Extract to read:
»»
The presence of the PPF greatly mitigates the exposure of scheme members, and it could, if extended, eliminate it entirely. All of the risk management, scenario analysis and long-term objective formation, promoted by the Regulator, for the scheme to conduct would then be redundant, with unnecessary compliance costs.
The sponsor employer should be concerned with the performance of the fund as it serves to defray the rate of return embedded within the pensions awards outstanding, which it is now guaranteeing. It is concerned with the level of the portfolio returns and their covariance with their earnings.
A hedging strategy such as LDI, which is concerned with the elimination of portfolio variability, is most unlikely to be optimal, particularly so given its short-term nature. Notwithstanding this, in 2019 the Pensions Regulator[iii] was advising trustees to
“understand and quantify the liability valuation risks you are running”
and to consider mitigating those risks
“by investing in assets that move in a similar way to the value placed on the liabilities as market conditions change”.
A belief has recently gained currency that the tails of the distributions of pension projections of closed schemes are, in some sense, riskier and more difficult to manage than a less mature scheme. This is simply not true. Negative cash flows are only a potential problem when the fund is viewed as the sole source of pension service. There is no net gain to the company from contributions.
The cash flows of tails decline exponentially, and the total risk exposure, the residual value of the scheme declines hyper-exponentially, and with this the potential debt service load on the employer. On these grounds the covenant of the employer will tend to improve as time passes as the potential service cost diminishes.
This negative cashflow misunderstanding appears to have driven, at least in part, the Regulator’s desire for a new, separate regime for schemes in run-off. The resistance reported to the Bowles amendment is misplaced. Inclusion of open DB schemes within that proposed framework will certainly lead to their closure.
Michael O’Higgins (then TPR Chair) said in a speech in 2012:
“There will be occasions when the right thing to do for the employer and the scheme will be to invest in the growth of the sponsoring company rather than making higher pension contributions.”
We wonder if it has ever happened.
 For completeness, it should be noted that the PPF can adopt measures to “balance its books” by reducing the level of revaluation and indexation and, ultimately, the compensation percentage – albeit with a floor of 50% of the member’s pension each year from that which would have been payable from that member’s scheme before it went into the PPF.
««
What to do:
1) Reproduce the stretch of the pension regulation passage from "A hedging strategy" through "company from contributions.".
2) Summarize the pension regulation passage in two sentences.
The lines placed after this passage on pension regulation can be left aside entirely.

Data segment:
»»
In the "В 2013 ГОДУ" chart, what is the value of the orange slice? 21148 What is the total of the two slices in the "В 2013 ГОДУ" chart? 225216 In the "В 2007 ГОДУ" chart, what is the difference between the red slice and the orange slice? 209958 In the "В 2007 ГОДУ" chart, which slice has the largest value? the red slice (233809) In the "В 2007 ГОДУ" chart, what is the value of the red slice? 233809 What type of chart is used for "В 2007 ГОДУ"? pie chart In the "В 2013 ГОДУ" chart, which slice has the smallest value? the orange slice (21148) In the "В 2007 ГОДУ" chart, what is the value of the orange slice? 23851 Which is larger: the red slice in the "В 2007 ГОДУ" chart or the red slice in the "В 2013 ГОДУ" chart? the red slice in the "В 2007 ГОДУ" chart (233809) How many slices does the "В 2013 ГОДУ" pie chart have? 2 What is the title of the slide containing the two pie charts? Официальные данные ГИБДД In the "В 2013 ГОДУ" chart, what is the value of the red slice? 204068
««
Answer list:
1)
A hedging strategy such as LDI, which is concerned with the elimination of portfolio variability, is most unlikely to be optimal, particularly so given its short-term nature. Notwithstanding this, in 2019 the Pensions Regulator[iii] was advising trustees to
“understand and quantify the liability valuation risks you are running”
and to consider mitigating those risks
“by investing in assets that move in a similar way to the value placed on the liabilities as market conditions change”.
A belief has recently gained currency that the tails of the distributions of pension projections of closed schemes are, in some sense, riskier and more difficult to manage than a less mature scheme. This is simply not true. Negative cash flows are only a potential problem when the fund is viewed as the sole source of pension service. There is no net gain to the company from contributions.

2) The PPF greatly mitigates scheme members' exposure, and a hedging strategy such as LDI is most unlikely to be optimal for a sponsor employer. The belief that closed schemes' tails are riskier is untrue, since their cash flows and total risk exposure decline over time, yet this misunderstanding appears to have partly driven the Regulator's desire for a separate run-off regime.